YOLOv3源码阅读：get_kmeans.py

2019-05-22 2019-08-31

目标检测

10 minutes read (About 1498 words) 0 visits

一、YOLO简介

YOLO（You Only Look Once）是一个高效的目标检测算法，属于One-Stage大家族，针对于Two-Stage目标检测算法普遍存在的运算速度慢的缺点，YOLO创造性的提出了One-Stage。也就是将物体分类和物体定位在一个步骤中完成。YOLO直接在输出层回归bounding box的位置和bounding box所属类别，从而实现one-stage。

经过两次迭代，YOLO目前的最新版本为YOLOv3，在前两版的基础上，YOLOv3进行了一些比较细节的改动，效果有所提升。

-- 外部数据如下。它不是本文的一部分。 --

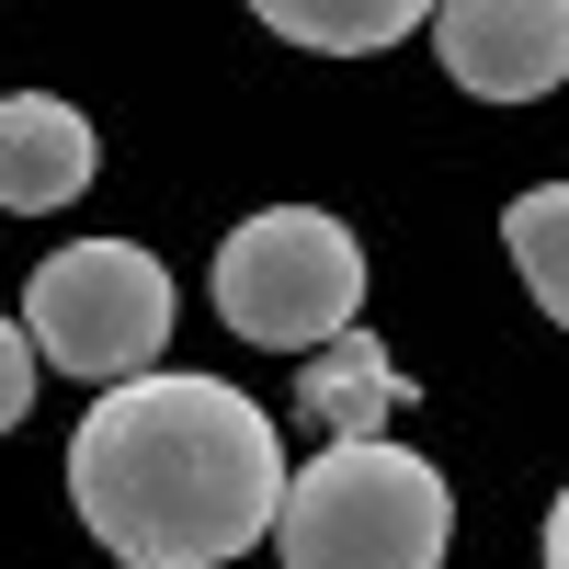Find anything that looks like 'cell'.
<instances>
[{
    "mask_svg": "<svg viewBox=\"0 0 569 569\" xmlns=\"http://www.w3.org/2000/svg\"><path fill=\"white\" fill-rule=\"evenodd\" d=\"M91 171H103V137H91L80 103H58V91H12V103H0V206L12 217L80 206Z\"/></svg>",
    "mask_w": 569,
    "mask_h": 569,
    "instance_id": "cell-6",
    "label": "cell"
},
{
    "mask_svg": "<svg viewBox=\"0 0 569 569\" xmlns=\"http://www.w3.org/2000/svg\"><path fill=\"white\" fill-rule=\"evenodd\" d=\"M69 501H80L91 547L126 569H217L273 536V501H284L273 410L240 399L228 376L149 365L80 410Z\"/></svg>",
    "mask_w": 569,
    "mask_h": 569,
    "instance_id": "cell-1",
    "label": "cell"
},
{
    "mask_svg": "<svg viewBox=\"0 0 569 569\" xmlns=\"http://www.w3.org/2000/svg\"><path fill=\"white\" fill-rule=\"evenodd\" d=\"M34 410V342H23V319H0V433Z\"/></svg>",
    "mask_w": 569,
    "mask_h": 569,
    "instance_id": "cell-10",
    "label": "cell"
},
{
    "mask_svg": "<svg viewBox=\"0 0 569 569\" xmlns=\"http://www.w3.org/2000/svg\"><path fill=\"white\" fill-rule=\"evenodd\" d=\"M445 547H456V490L410 445H330L284 467L273 501L284 569H445Z\"/></svg>",
    "mask_w": 569,
    "mask_h": 569,
    "instance_id": "cell-2",
    "label": "cell"
},
{
    "mask_svg": "<svg viewBox=\"0 0 569 569\" xmlns=\"http://www.w3.org/2000/svg\"><path fill=\"white\" fill-rule=\"evenodd\" d=\"M217 319L262 353H319L365 319V240L319 206H262L217 240Z\"/></svg>",
    "mask_w": 569,
    "mask_h": 569,
    "instance_id": "cell-3",
    "label": "cell"
},
{
    "mask_svg": "<svg viewBox=\"0 0 569 569\" xmlns=\"http://www.w3.org/2000/svg\"><path fill=\"white\" fill-rule=\"evenodd\" d=\"M501 240H512V273L536 284V308L569 330V182H536V194H512Z\"/></svg>",
    "mask_w": 569,
    "mask_h": 569,
    "instance_id": "cell-8",
    "label": "cell"
},
{
    "mask_svg": "<svg viewBox=\"0 0 569 569\" xmlns=\"http://www.w3.org/2000/svg\"><path fill=\"white\" fill-rule=\"evenodd\" d=\"M433 58L479 103H536V91L569 80V0H445Z\"/></svg>",
    "mask_w": 569,
    "mask_h": 569,
    "instance_id": "cell-5",
    "label": "cell"
},
{
    "mask_svg": "<svg viewBox=\"0 0 569 569\" xmlns=\"http://www.w3.org/2000/svg\"><path fill=\"white\" fill-rule=\"evenodd\" d=\"M262 23L284 46H319V58H376V46H399L421 12H410V0H376V12H308V0H273Z\"/></svg>",
    "mask_w": 569,
    "mask_h": 569,
    "instance_id": "cell-9",
    "label": "cell"
},
{
    "mask_svg": "<svg viewBox=\"0 0 569 569\" xmlns=\"http://www.w3.org/2000/svg\"><path fill=\"white\" fill-rule=\"evenodd\" d=\"M23 342H34V365L91 376V388L149 376L160 342H171V273H160V251L149 240H69V251H46L34 284H23Z\"/></svg>",
    "mask_w": 569,
    "mask_h": 569,
    "instance_id": "cell-4",
    "label": "cell"
},
{
    "mask_svg": "<svg viewBox=\"0 0 569 569\" xmlns=\"http://www.w3.org/2000/svg\"><path fill=\"white\" fill-rule=\"evenodd\" d=\"M547 569H569V490L547 501Z\"/></svg>",
    "mask_w": 569,
    "mask_h": 569,
    "instance_id": "cell-11",
    "label": "cell"
},
{
    "mask_svg": "<svg viewBox=\"0 0 569 569\" xmlns=\"http://www.w3.org/2000/svg\"><path fill=\"white\" fill-rule=\"evenodd\" d=\"M297 410L330 445H388V421L410 410V365L376 342V330H342V342H319L297 365Z\"/></svg>",
    "mask_w": 569,
    "mask_h": 569,
    "instance_id": "cell-7",
    "label": "cell"
}]
</instances>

本文正是希望可以将源码加以注释，方便自己学习，同时也愿意分享出来和大家一起学习。由于本人还是一学生，如果有错还请大家不吝指出。

本文参考的源码地址为：https://github.com/wizyoung/YOLOv3_TensorFlow

二、代码和注释

文件目录：YOUR_PATH\YOLOv3_TensorFlow-master\get_kmeans.py

这里函数的主要作用是使用kmeans聚类产生若干个anchors中心，在训练的时候使用这些作为一种先验条件。这里的聚类主要是对目标检测框的尺寸进行聚类。

# coding: utf-8
# This script is modified from https://github.com/lars76/kmeans-anchor-boxes

from __future__ import division, print_function

import numpy as np

# 计算IOU，box一个长度为2的数组，表示box的尺寸，clusters表示的是若干集群的中心，同样也是尺寸。
def iou(box, clusters):
    """
    Calculates the Intersection over Union (IoU) between a box and k clusters.
    param:
        box: tuple or array, shifted to the origin (i. e. width and height)
        clusters: numpy array of shape (k, 2) where k is the number of clusters
    return:
        numpy array of shape (k, 0) where k is the number of clusters
    """
    x = np.minimum(clusters[:, 0], box[0])
    y = np.minimum(clusters[:, 1], box[1])
    if np.count_nonzero(x == 0) > 0 or np.count_nonzero(y == 0) > 0:
        raise ValueError("Box has no area")

    intersection = x * y
    box_area = box[0] * box[1]
    cluster_area = clusters[:, 0] * clusters[:, 1]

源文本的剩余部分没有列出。